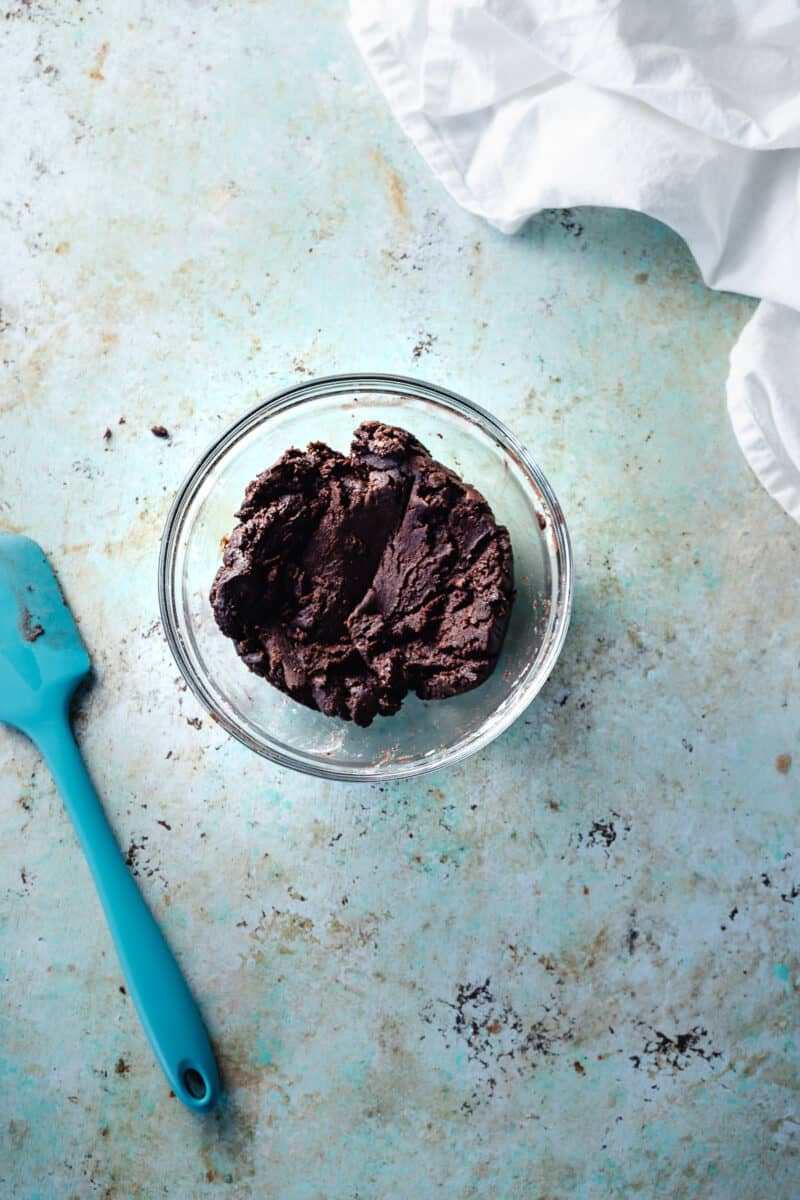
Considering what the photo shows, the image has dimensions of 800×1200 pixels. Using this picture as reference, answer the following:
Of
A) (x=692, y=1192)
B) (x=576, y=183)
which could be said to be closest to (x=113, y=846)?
(x=692, y=1192)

☆ ☆ ☆ ☆ ☆ ☆ ☆

**Problem to work on**:
Reproduce the lines above with "nearest" substituted for "closest" and nothing else altered. Omit the pictures.

**Finished answer**:
Considering what the photo shows, the image has dimensions of 800×1200 pixels. Using this picture as reference, answer the following:
Of
A) (x=692, y=1192)
B) (x=576, y=183)
which could be said to be nearest to (x=113, y=846)?
(x=692, y=1192)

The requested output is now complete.